Para Jungerman et al (2012), a especialidade médica com mais distúrbios em relação as substâncias é a Anestesiologia, considerando esta ocupação como um fator de risco, devido ao grande contato com fármacos e ao fácil acesso a estes.

Causas

Em alinhamento com Martins e Zeitoune (2007), para se falar das causas que levam ao uso abusivo de substâncias químicas, se faz necessário derrubar o conceito de que é o indivíduo que faz a escolha de estar em tal situação, pelo contrário, não é escolha, é um problema de saúde, e como qualquer outro, possui seus fatores de risco.

Para tanto, esses fatores de risco podem determinar o surgimento do problema e/ou sua piora, entre eles, pode-se citar as particularidades pessoais, contextos ambientais, comorbidades prévias e transições durante todo o processo (MARTINS e ZEITOUNE, 2007).

Por meio da análise dos estudos de Martins e Zeitoune (2007) e Tomasi et al (2007) e concordando com Jungerman et al (2012), o uso imoderado de substâncias, entre elas, medicamentos, tem estreita relação com doenças prévias, das quais se destacam as cefaleias tensionais e os distúrbios de cunho psiquiátrico, em especial os transtornos de personalidade.

Em decorrência do enquadramento acima exposto, indivíduos recorrem ao método da automedicação, sem nenhum acompanhamento especializado, para alívio dos sintomas, utilizando-se exorbitantemente de medicamentos como os antiinflamatórios não-esteroides (AINES), estimulantes, opioides e anfetaminas, sendo esta postura um fator determinante para o posterior uso ilícito e dependência (OLIVEIRA e PELÓGIA, 2011).

Em relação aos contextos ambientais e ocupacionais em que os trabalhadores de saúde se inserem, Tomasi et al (2007) e Cajazeiro et al (2012) citaram múltiplos fatores de risco associados ao exercício profissional e a predisposição ao abuso de substâncias como: extensas jornadas; trabalho noturno; estresse ocupacional; instabilidade no emprego; responsabilidade excessiva; má qualidade das relações interpessoais; alta competitividade entre as equipes; acúmulo de vínculos trabalhistas e a convivência com situações de dor, sofrimento, desgaste e morte.

O fato adicional de estarem inseridos em meio aos diversos fatores de risco ambientais e ocupacionais citados anteriormente, levam os profissionais de saúde a buscarem nas drogas uma forma de lidar e aliviar as tensões causadas pelas exigências impostas pela profissão, acarretando em postura disfuncional (TOMASI et al, 2007) e (CAJAZEIRO et al, 2012).

Sinais e Sintomas

Segundo Cajazeiro et al (2012), é possível reconhecer alguns sinais e sintomas característicos do abuso de substâncias no meio laboral. Esse reconhecimento é crucial para posterior diagnóstico e adoção de um tratamento bem-sucedido.

A equipe com a qual o profissional convive é muito importante nessa fase do processo, uma vez que é com esta que ele passa a maior parte das horas de seu dia e é no ambiente físico do trabalho onde, geralmente, o indivíduo faz o uso da droga.

Porém, contar com a contribuição da equipe, assim como da família, não é tarefa fácil, pois ambas temem pelas consequências ocupacionais que podem surgir, caso o problema seja revelado, entre elas a perda do status social e da credibilidade profissional do indivíduo abusador, assim como posteriores demissões (CAJAZEIRO et al, 2012).

A partir da observação da amostragem, foi possível listar os principais sinais e sintomas apresentados no processo de abuso de substâncias, estes estão expostos na Tabela 2.

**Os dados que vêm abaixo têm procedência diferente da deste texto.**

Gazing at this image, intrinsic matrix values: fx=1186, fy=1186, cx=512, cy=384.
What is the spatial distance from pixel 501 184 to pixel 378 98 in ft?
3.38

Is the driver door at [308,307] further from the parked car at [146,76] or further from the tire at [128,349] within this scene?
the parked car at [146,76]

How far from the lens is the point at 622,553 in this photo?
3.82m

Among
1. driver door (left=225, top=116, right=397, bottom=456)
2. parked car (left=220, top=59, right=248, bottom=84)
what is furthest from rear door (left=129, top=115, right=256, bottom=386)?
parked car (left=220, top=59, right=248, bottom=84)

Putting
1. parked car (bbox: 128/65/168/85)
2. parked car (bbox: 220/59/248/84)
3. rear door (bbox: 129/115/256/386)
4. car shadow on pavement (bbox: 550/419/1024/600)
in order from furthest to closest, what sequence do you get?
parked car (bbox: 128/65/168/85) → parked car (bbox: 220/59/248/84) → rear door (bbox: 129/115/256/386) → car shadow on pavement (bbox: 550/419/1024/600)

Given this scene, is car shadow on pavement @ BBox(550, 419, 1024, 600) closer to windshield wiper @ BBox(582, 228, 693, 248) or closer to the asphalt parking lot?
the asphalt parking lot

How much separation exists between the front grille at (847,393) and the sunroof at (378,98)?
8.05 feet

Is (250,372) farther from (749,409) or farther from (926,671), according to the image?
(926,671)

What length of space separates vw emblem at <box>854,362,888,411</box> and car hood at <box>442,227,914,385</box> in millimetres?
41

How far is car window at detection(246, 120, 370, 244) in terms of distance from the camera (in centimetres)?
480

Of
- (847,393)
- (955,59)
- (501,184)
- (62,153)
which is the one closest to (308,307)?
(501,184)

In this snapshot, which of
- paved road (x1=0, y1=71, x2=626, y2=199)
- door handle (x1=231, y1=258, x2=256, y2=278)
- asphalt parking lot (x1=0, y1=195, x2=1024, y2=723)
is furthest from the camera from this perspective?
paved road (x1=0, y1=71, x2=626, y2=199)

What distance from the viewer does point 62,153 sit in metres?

Tabela 2 – Sinais e Sintomas apresentados no abuso de substâncias

Não cumprimento das obrigações no emprego
Renúncia de prazeres e interesses em favor do uso da droga
Falta ao trabalho sem explicações
Comportamento inapropriado com a equipe e pacientes
Prescrição de grande quantidade de medicamentos
Atrasos repetidos e desorganização
Persistência no consumo
Qualidade do trabalho diminuída
Várias idas ao banheiro
Longos intervalos para almoço e lanches

Fonte: Adaptada de Alves et al (2005) e Cajazeiro et al (2012).

Consequências

Concordando com Lima (2010), as consequências do uso abusivo de

substâncias são múltiplas, afetando todas as áreas da vida de um indivíduo. Este vêse rodeado de contrariedades, caminhando por um círculo cada vez mais fechando, onde passa a ser uma dúvida para o seu coletivo, chegando ao ponto de duvidar de si mesmo.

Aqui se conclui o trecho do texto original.